Social democracy is sick; is it dying?

There was little surprise in the Conservative’ victory in the UK’s recent elections. What was surprising, however, was the loss of traditional Labour seats.This can be explained by a number of obvious factors, but perhaps the critical factor has not yet been discussed.

Jeremy Corbyn was a Labour leader who struggled to sell a compelling message to the UK public and his ambiguity on Brexit endeared him to no-one.  Having multi-candidate electoral contests under a ‘first past the post’ electoral system also meant that a divided ‘remain’ vote could not sufficiently surpass a unified pro-Brexit vote sufficiently to present a meaningful challenge.

But more profoundly what has afflicted afflicted the UK Labour party, as it has afflicted other social democratic parties, is a much deeper, perhaps fatal, malaise. It is that modernization, or ‘post-modernisation’, is producing a backlash against the people who used to once represent blue collar workers.

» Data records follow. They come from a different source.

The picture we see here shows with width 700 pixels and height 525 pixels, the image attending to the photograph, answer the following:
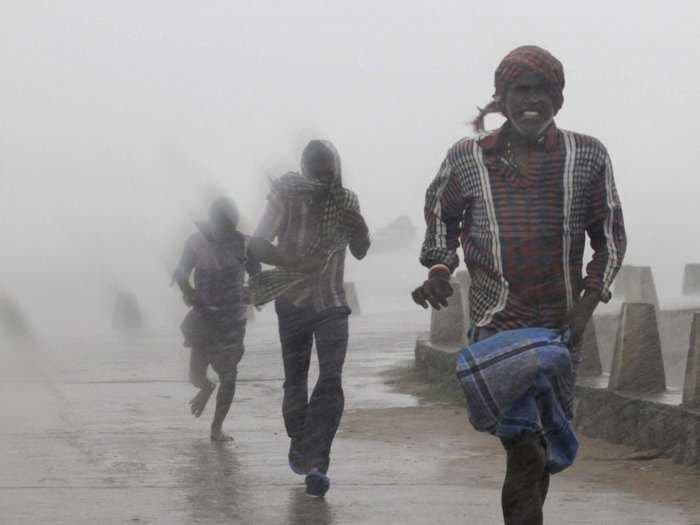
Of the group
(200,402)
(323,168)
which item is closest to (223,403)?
(200,402)

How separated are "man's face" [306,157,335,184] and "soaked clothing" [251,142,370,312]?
3 centimetres

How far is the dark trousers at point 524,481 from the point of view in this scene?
5559 millimetres

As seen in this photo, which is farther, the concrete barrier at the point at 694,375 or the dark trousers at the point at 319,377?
the concrete barrier at the point at 694,375

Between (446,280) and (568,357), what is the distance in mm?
469

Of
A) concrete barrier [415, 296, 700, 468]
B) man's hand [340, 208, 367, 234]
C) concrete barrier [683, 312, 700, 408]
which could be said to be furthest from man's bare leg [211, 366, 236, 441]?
concrete barrier [683, 312, 700, 408]

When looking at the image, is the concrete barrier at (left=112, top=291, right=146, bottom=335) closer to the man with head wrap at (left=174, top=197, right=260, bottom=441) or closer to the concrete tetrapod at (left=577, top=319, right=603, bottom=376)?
the man with head wrap at (left=174, top=197, right=260, bottom=441)

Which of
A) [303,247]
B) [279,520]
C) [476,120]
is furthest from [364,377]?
[476,120]

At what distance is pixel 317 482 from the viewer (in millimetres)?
8391

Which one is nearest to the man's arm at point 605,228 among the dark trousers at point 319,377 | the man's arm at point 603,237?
the man's arm at point 603,237

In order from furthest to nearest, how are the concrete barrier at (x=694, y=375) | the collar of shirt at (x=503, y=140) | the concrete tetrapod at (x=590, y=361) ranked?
the concrete tetrapod at (x=590, y=361) → the concrete barrier at (x=694, y=375) → the collar of shirt at (x=503, y=140)

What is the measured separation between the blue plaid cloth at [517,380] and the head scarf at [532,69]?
31.7 inches

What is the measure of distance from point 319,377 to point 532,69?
10.9ft

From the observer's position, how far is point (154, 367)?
18.8 metres

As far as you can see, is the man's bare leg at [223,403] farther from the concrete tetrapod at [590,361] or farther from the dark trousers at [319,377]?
the dark trousers at [319,377]
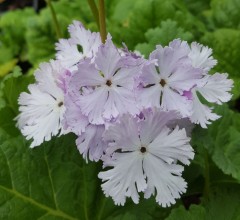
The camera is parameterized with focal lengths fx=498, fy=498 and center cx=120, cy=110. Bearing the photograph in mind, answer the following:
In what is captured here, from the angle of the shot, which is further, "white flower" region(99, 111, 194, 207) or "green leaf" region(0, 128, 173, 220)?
"green leaf" region(0, 128, 173, 220)

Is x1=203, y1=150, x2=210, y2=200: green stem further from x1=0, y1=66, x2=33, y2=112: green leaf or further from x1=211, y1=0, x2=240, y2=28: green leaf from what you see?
x1=211, y1=0, x2=240, y2=28: green leaf

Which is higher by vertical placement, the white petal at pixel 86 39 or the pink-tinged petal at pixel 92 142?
the white petal at pixel 86 39

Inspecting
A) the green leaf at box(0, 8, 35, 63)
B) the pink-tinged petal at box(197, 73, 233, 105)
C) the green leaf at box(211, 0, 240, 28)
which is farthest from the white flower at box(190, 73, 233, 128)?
the green leaf at box(0, 8, 35, 63)

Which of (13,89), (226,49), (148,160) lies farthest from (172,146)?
(226,49)

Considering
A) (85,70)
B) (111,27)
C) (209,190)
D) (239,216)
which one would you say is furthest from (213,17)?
(85,70)

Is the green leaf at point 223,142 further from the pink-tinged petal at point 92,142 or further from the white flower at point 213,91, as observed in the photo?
the pink-tinged petal at point 92,142

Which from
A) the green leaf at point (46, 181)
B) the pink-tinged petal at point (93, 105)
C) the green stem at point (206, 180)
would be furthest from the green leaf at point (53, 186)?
the pink-tinged petal at point (93, 105)
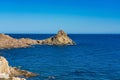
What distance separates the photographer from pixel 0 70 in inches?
2926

Since the late 1980s, relatively less educated, low to moderately skilled workers have seen their job security increasingly disappear. They have been caught between neo-liberal tightening of working conditions along with changing types of employment and falling unionisation, and growing global competition and technical change.

There may be jobs, but they are more often part-time, offer relatively poorer or stagnant pay and are less secure than for many decades. The ‘gig economy’ is, for many, less clever than it is desperate.

Such workers have tended to respond by seeing themselves as the hard done-by ‘people’, less well off than the ‘elites’, associated with inner urban educated professionals. That inner urban educated professionals also provide much of the leadership of social democratic parties has led to a disjuncture between many workers and their erstwhile political leaders.

Add to this ‘elite’ championing of strictly non-economic issues such as gender equality, gay rights, climate change and so on, positioning them as out of touch with the economic realities of many workers while also being responsible for what is often viewed as undermining former certainties, often understood as social breakdown.   

If inner urban elites are viewed as the standard bearers of economic decline and social breakdown, migrants, refugees and multi-laterals such as the European Union are seen as its foot soldiers. The field is thus set for clever conservative politicians to appeal directly to precarious workers.

Conservative positioning as unconventional in contrast to conventional inner urban political classes, offering certainty in uncertain times and, in large part, identifying an external enemy – migrants, refugees, the EU – as the cause of uncertainty, wins votes. Social democratic parties have responded by trying to be rational. Many workers see ‘rational’ answers as enhancing job insecurity, to the extent that they are listening at all.

So, social democratic parties such as the UK’s Labour have therefore been snookered by their own apparent disconnect from their former base and by reinforcing precisely the answers the base no longer wants to hear.

Until social democratic parties learn to overcome this disconnect, they will continue to struggle and, perhaps, become an electoral irrelevance. In order to avoid this fate, however, they might have to adopt some of the conservative populist tactics and, in so doing, make themselves and responsible democracy the poorer.